### Provided records
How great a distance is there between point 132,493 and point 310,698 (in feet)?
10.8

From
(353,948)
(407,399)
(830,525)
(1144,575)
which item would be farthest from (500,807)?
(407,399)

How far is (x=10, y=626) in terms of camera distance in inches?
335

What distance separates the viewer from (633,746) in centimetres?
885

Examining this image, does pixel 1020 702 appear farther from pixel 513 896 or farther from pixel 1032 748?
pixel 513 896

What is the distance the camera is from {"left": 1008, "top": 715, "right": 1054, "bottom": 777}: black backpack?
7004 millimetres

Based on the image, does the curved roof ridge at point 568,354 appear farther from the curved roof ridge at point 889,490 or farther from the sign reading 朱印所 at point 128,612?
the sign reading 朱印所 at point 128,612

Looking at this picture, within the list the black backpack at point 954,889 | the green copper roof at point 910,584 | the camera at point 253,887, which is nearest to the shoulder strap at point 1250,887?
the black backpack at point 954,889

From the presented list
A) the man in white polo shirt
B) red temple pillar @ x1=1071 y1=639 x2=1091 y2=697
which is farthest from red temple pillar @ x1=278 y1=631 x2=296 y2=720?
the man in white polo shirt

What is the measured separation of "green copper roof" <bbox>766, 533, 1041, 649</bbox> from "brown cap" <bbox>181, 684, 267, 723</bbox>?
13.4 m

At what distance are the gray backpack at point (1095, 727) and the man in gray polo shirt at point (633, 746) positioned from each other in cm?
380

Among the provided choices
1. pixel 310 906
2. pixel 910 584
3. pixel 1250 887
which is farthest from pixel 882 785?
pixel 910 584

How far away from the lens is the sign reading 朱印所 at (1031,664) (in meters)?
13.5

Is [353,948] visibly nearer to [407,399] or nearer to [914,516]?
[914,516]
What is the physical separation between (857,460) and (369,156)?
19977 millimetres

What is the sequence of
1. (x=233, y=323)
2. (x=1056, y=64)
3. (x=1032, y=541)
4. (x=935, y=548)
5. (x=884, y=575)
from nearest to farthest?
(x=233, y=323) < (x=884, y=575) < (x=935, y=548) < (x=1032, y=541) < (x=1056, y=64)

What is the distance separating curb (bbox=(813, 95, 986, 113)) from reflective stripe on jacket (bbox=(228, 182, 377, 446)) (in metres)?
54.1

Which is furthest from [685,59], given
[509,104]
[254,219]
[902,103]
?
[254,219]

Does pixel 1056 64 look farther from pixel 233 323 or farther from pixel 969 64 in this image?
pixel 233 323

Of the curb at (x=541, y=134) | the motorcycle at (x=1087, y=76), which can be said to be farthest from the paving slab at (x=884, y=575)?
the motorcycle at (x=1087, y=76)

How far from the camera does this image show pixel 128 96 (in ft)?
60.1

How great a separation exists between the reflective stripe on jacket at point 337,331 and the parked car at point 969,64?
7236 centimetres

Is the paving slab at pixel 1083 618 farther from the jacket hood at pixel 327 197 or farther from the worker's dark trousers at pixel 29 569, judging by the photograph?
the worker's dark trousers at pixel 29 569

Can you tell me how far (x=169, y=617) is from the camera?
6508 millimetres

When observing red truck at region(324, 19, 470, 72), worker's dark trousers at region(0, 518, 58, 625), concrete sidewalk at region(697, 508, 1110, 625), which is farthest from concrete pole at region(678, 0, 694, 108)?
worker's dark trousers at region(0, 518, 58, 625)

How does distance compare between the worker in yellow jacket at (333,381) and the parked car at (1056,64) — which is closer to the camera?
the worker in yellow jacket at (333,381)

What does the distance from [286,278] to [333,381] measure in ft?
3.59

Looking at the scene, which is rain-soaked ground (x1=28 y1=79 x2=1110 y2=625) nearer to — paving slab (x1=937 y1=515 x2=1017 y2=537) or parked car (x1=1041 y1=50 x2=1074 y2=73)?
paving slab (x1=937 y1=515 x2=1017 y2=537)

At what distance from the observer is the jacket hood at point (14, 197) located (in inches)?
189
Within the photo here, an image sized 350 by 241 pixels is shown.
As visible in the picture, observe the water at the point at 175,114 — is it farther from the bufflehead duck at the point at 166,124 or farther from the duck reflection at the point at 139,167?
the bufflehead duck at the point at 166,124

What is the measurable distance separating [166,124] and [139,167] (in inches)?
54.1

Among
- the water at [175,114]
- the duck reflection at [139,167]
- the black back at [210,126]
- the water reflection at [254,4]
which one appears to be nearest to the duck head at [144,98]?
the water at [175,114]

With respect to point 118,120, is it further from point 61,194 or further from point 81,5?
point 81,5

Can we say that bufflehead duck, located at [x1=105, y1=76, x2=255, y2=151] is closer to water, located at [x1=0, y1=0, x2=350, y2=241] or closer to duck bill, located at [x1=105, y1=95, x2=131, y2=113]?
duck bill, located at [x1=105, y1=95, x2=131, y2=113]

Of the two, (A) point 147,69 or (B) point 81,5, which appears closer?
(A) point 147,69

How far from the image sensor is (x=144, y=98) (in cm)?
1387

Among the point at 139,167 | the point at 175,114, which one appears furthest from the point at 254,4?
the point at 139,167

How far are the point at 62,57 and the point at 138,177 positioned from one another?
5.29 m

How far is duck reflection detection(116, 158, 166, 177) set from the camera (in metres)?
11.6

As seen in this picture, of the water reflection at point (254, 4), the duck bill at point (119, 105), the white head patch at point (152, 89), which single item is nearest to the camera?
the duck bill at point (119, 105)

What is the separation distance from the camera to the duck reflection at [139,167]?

### Task requirements
Only the lines from the one that contains "At what distance from" through the last line should be repeated, each exactly as it stands, with both ends included.

### Result for this task
At what distance from the observer is the jacket hood at point (14, 197) located (in inches)?
189
Within the photo here, an image sized 350 by 241 pixels is shown.
As visible in the picture, observe the water at the point at 175,114 — is it farther from the bufflehead duck at the point at 166,124 or farther from the duck reflection at the point at 139,167?
the bufflehead duck at the point at 166,124

What is the measurable distance separating [166,124] and [139,167] (in inches)?
54.1

Among
- the water at [175,114]
- the duck reflection at [139,167]
- the black back at [210,126]
- the water reflection at [254,4]
which one appears to be nearest to the duck head at [144,98]?
the water at [175,114]

With respect to point 118,120, is it further from point 61,194 or further from point 81,5?
point 81,5

Can we say that bufflehead duck, located at [x1=105, y1=76, x2=255, y2=151] is closer to water, located at [x1=0, y1=0, x2=350, y2=241] or closer to duck bill, located at [x1=105, y1=95, x2=131, y2=113]?
duck bill, located at [x1=105, y1=95, x2=131, y2=113]

Of the two, (A) point 147,69 or (B) point 81,5, which appears closer?
(A) point 147,69

How far from the image sensor is (x=144, y=98) (in cm)?
1387

Among the point at 139,167 | the point at 175,114, which one appears furthest from the point at 254,4?
the point at 139,167

How far are the point at 62,57 and the point at 138,177 positioned from one another?
5.29 m

How far is duck reflection detection(116, 158, 166, 177) set from the camera (in metres)?
11.6

As seen in this picture, of the water reflection at point (254, 4), the duck bill at point (119, 105), the white head patch at point (152, 89), which single item is nearest to the camera?
the duck bill at point (119, 105)

What is the separation distance from the camera to the duck reflection at [139,167]?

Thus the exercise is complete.